Şubat’ın altısı saat dördü on yedi geçe,
Bir sarsıntı koptu derinden.
Allahu Ekber nidalarıyla feza oynadı yerinden.
Bir gecenin yarısıydı,
Uykunun en tatlı yerinde ölüme uyandığım,
Acı dolu bir bedenin içinde umuda sarıldığım…
Saniyeler içerisinde griye boyanmıştı her şey.
O yepyeni koltuklar, Tv ünitesi, berjer…
Hepsinin rengi griydi,
Oysa hepsinin bir anısı vardı, hepsinin rengarenk hatırası…
Nasıl da birer birer silinip gitmişti, Görünen tüm varlık matemi giyinmişti.
İşte şimdi hakikat gün yüzüne çıkmıştı.
Değer verdiğimiz o dünya malı bizi yine yanıltmıştı.
Kıyameti yaşıyorduk,
Soğuktu betonlar, bir hayli üşüyorduk,
Bir ışık arıyorduk, bir ses, bir yardım…
Saatler geçtikçe yokluğa karışıyorduk.
Acının rengi gri, tarifi ise imkansız..
Enkaz altında binlerce can, hayata kıyısız…
Yaşama tutunmaya çalışan masum minik bedenler,
melekler koruyordu onları, görünmez mücahitler…
Artık telaşsız saatler başlamıştı,
Fani olan bedenim ilk kez gerçeğe bu kadar yaklaşmıştı,
Ne hazırlamıştım ölümün ötesine?
Geride kalanların artık ne önemi kalmıştı?

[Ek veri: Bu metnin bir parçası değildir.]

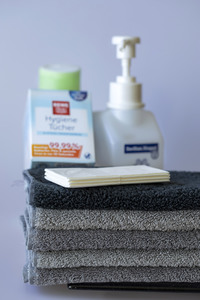 Symbolfoto Handhygiene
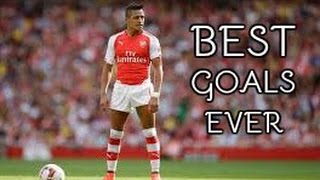 Alexis Sanchez 2015 ● Best Goals Ever Arsenal 2015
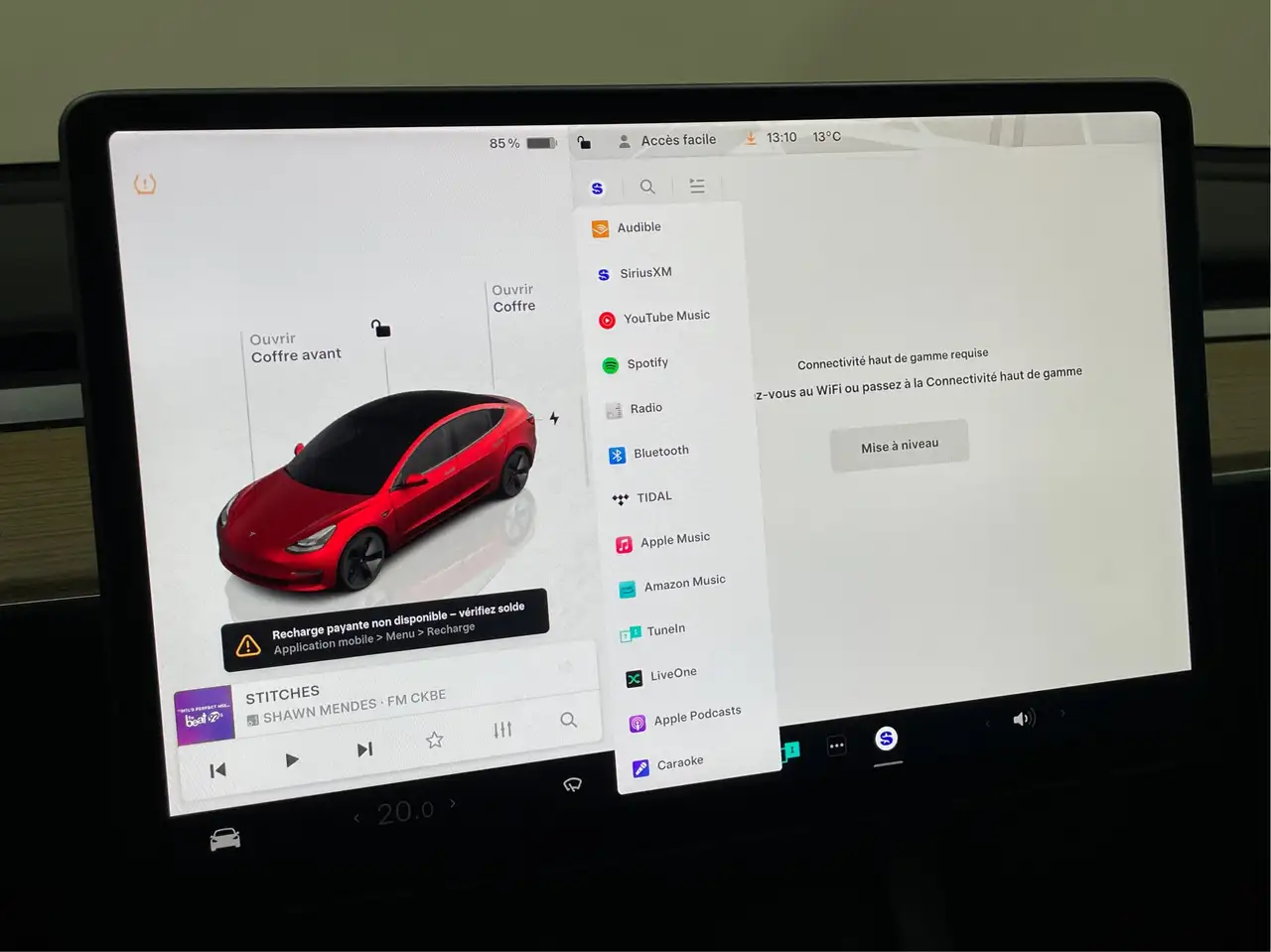 Tesla Model 3 снимка Tesla Model 3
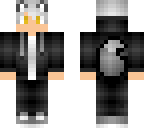 wolf boy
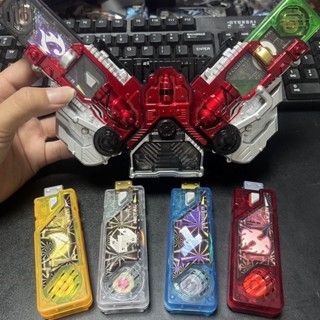 Kamen Rider W Henshin Belt หน่วยความจํา DX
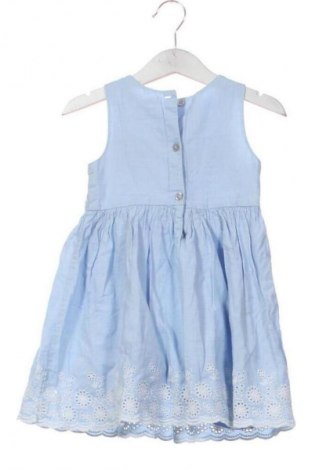 Dziecięca sukienka Yonger & Bresson, Rozmiar 18-24m/ 86-98 cm, Kolor Niebieski, Cena 65,56 zł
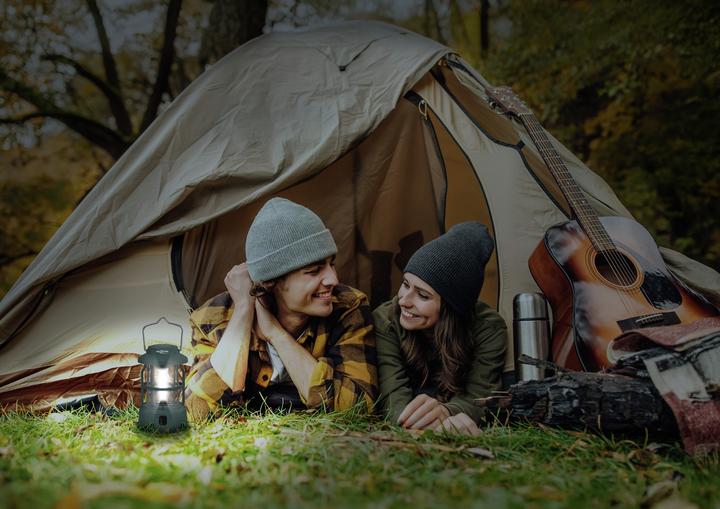 Produktbild Ansmann Campingleuchte CL270B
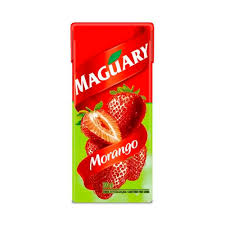 MAGUARY MORANGO 200ML 3PK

İste bu son yolculuktu, esas olan hayata çıkmıştı davetiye…
Bir yoldu yürüdüğümüz ezelden ebede, sonuna gelmiş miydik kim bile…
Bir soru vardı Rab’den ölmeden önce ölenlere,
Fe eyne tezhebûn;
“Bu gidiş nereye?”
(6 Şubat depreminin anısına.
Allah’tan ölenlere rahmet, yakınlarına selamet dilerim.